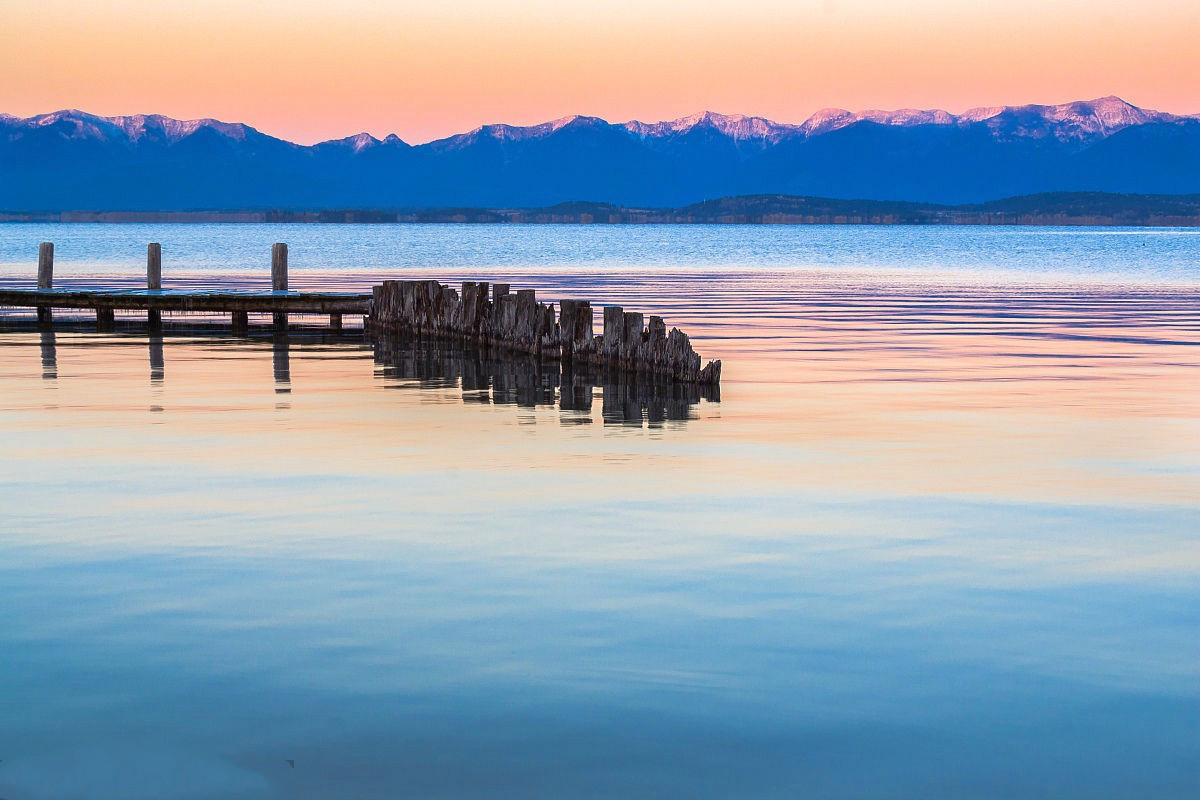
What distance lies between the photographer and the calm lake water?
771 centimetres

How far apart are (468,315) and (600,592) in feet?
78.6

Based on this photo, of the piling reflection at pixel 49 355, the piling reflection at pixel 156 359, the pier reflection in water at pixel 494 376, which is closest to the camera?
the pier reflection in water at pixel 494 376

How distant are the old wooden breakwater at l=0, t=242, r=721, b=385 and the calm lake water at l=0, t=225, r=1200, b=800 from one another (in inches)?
= = = = =
JOB: Convert the records above into a JSON list of strings, one string per line, leaving out blank lines and the pictures.

SOLUTION TO THIS EXERCISE:
[
  "What distance lies between the photographer and the calm lake water?",
  "771 centimetres",
  "How far apart are (468,315) and (600,592) in feet?",
  "78.6",
  "Based on this photo, of the piling reflection at pixel 49 355, the piling reflection at pixel 156 359, the pier reflection in water at pixel 494 376, which is closest to the camera?",
  "the pier reflection in water at pixel 494 376",
  "How distant are the old wooden breakwater at l=0, t=242, r=721, b=385 and the calm lake water at l=0, t=225, r=1200, b=800 from one another (in inches)?"
]